Md. Code, Health-Gen. § 19-219

Current with changes from the 2024 Legislative Session
Section 19-219 - [See Note] Review and approval of rates and costs
(a) The Commission may review the costs, and rates, quality, and efficiency of facility services, and make any investigation that the Commission considers necessary to assure each purchaser of health care facility services that:
(1) The total costs of all hospital services offered by or through a facility are reasonable;
(2) The aggregate rates of the facility are related reasonably to the aggregate costs of the facility; and
(3) The rates are set equitably among all purchasers or classes of purchasers without undue discrimination or preference.
(b)
(1) To carry out its powers under subsection (a) of this section, the Commission may review and approve or disapprove the reasonableness of any rate or amount of revenue that a facility sets or requests.
(2) A facility shall:
(i) Charge for services only at a rate set in accordance with this subtitle; and
(ii) Comply with the applicable terms and conditions of the all-payer model contract.
(3) Consistent with the all-payer model contract, in determining the reasonableness of rates, the Commission may take into account objective standards of efficiency and effectiveness.
(c) Consistent with the all-payer model contract, and notwithstanding any other provision of this subtitle, the Commission may:
(1) Establish hospital rate levels and rate increases in the aggregate or on a hospital-specific basis;
(2) Promote and approve alternative methods of rate determination and payment of an experimental nature for the duration of the all-payer model contract; and
(3) On request of the Secretary, assist in the implementation of federally approved model programs.

Md.
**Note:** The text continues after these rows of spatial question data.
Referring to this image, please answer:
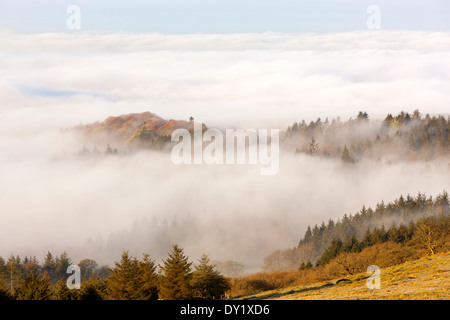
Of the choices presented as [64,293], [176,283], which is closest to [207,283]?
[176,283]

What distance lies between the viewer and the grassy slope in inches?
3285

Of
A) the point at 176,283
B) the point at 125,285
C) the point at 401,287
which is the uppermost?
the point at 176,283

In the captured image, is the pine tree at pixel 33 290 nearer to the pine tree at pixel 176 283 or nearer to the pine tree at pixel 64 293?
the pine tree at pixel 64 293

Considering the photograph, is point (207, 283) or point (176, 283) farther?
point (207, 283)

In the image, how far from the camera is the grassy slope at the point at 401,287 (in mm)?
83438

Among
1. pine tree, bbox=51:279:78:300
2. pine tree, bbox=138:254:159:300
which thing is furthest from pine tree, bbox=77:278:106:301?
pine tree, bbox=138:254:159:300

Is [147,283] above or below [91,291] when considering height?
above

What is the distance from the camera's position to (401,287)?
95.9 meters

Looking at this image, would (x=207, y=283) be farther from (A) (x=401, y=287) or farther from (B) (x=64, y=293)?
(A) (x=401, y=287)

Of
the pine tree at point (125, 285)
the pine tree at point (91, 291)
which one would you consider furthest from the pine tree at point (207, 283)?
the pine tree at point (91, 291)

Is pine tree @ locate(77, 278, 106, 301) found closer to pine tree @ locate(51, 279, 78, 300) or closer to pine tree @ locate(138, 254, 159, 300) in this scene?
pine tree @ locate(51, 279, 78, 300)
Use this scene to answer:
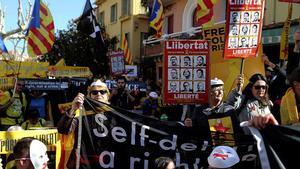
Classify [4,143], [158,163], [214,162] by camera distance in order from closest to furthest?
[214,162], [158,163], [4,143]

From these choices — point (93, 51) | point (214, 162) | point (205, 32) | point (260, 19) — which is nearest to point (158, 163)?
point (214, 162)

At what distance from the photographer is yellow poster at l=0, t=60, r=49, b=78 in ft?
45.5

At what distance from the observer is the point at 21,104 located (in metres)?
9.80

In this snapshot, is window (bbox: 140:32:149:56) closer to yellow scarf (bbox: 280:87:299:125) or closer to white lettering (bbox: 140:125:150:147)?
white lettering (bbox: 140:125:150:147)

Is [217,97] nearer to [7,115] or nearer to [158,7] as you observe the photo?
[7,115]

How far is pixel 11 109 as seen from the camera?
9.56m

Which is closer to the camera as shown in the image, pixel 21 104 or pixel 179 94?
pixel 179 94

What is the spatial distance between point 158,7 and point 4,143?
40.8ft

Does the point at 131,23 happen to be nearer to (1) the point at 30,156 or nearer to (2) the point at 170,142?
(2) the point at 170,142

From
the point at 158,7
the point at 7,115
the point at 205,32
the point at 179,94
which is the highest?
the point at 158,7

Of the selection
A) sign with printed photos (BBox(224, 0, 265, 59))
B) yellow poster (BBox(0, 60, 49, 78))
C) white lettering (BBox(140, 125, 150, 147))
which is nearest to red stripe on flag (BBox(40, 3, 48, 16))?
yellow poster (BBox(0, 60, 49, 78))

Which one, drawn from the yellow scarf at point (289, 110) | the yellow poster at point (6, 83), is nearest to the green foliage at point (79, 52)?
the yellow poster at point (6, 83)

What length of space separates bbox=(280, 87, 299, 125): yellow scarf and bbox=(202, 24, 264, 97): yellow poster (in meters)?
2.34

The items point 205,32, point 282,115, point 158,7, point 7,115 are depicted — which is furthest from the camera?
point 158,7
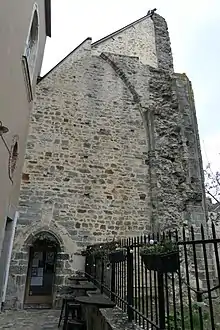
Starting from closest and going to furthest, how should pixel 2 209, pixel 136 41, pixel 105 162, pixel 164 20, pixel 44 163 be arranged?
1. pixel 2 209
2. pixel 44 163
3. pixel 105 162
4. pixel 136 41
5. pixel 164 20

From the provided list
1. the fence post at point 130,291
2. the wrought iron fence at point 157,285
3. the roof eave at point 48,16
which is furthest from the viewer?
the roof eave at point 48,16

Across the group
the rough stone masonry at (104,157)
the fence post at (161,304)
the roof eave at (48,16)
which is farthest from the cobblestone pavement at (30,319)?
the roof eave at (48,16)

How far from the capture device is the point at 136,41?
11625mm

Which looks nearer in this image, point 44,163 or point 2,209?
point 2,209

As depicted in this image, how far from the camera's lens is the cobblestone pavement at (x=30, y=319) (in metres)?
4.74

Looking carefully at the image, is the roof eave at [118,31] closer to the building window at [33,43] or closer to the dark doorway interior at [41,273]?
the building window at [33,43]

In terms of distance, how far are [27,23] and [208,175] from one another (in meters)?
13.0

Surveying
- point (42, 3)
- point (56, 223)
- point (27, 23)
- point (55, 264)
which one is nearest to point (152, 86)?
point (42, 3)

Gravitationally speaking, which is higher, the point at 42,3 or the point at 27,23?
the point at 42,3

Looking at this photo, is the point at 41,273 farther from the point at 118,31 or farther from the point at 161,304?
the point at 118,31

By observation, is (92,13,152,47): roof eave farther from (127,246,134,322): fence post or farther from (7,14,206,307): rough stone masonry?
(127,246,134,322): fence post

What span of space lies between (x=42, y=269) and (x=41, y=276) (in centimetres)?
17

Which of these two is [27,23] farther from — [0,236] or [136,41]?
[136,41]

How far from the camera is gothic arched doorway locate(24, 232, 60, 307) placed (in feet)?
22.5
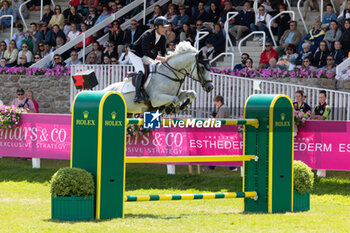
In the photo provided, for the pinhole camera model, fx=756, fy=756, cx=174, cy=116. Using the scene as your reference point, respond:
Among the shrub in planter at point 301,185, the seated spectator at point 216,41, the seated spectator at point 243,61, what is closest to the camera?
the shrub in planter at point 301,185

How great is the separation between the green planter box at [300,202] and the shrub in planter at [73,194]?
278 cm

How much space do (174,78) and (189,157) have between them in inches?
196

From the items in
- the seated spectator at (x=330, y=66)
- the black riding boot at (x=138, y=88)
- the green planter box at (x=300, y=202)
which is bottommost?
the green planter box at (x=300, y=202)

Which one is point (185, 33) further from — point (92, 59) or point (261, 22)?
point (92, 59)

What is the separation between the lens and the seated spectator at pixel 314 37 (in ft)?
60.2

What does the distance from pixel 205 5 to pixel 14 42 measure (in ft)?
20.1

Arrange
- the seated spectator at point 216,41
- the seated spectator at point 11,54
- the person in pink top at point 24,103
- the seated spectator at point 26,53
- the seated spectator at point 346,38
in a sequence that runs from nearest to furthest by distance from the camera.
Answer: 1. the seated spectator at point 346,38
2. the person in pink top at point 24,103
3. the seated spectator at point 216,41
4. the seated spectator at point 26,53
5. the seated spectator at point 11,54

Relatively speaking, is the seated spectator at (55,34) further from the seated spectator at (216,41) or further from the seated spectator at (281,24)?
the seated spectator at (281,24)

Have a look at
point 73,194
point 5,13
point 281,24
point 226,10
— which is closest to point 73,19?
point 5,13

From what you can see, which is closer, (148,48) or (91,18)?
(148,48)

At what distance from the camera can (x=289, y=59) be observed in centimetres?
1842

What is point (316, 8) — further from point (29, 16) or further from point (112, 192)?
point (112, 192)

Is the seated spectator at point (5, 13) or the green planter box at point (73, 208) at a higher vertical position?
the seated spectator at point (5, 13)

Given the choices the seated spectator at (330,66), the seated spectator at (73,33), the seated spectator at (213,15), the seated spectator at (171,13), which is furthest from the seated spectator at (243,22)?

Code, HG § 19-219

Amended by 2023 Md. Laws, Ch. 373,Sec. 1, eff. 10/1/2023.
Amended by 2023 Md. Laws, Ch. 374,Sec. 1, eff. 10/1/2023.
Amended by 2015 Md. Laws, Ch. 263, Sec. 1, eff. 10/1/2015.
Amended by 2014 Md. Laws, Ch. 263, Sec. 1, eff. 7/1/2014.
2008, ch. 244, §4: If the State's Medicare waiver under § 1814(b) of the federal Social Security Act terminates or the provisions of 42 C.F.R. 433.68 are changed to prohibit the assessment authorized under this Act, this Act shall be abrogated and of no further force and effect.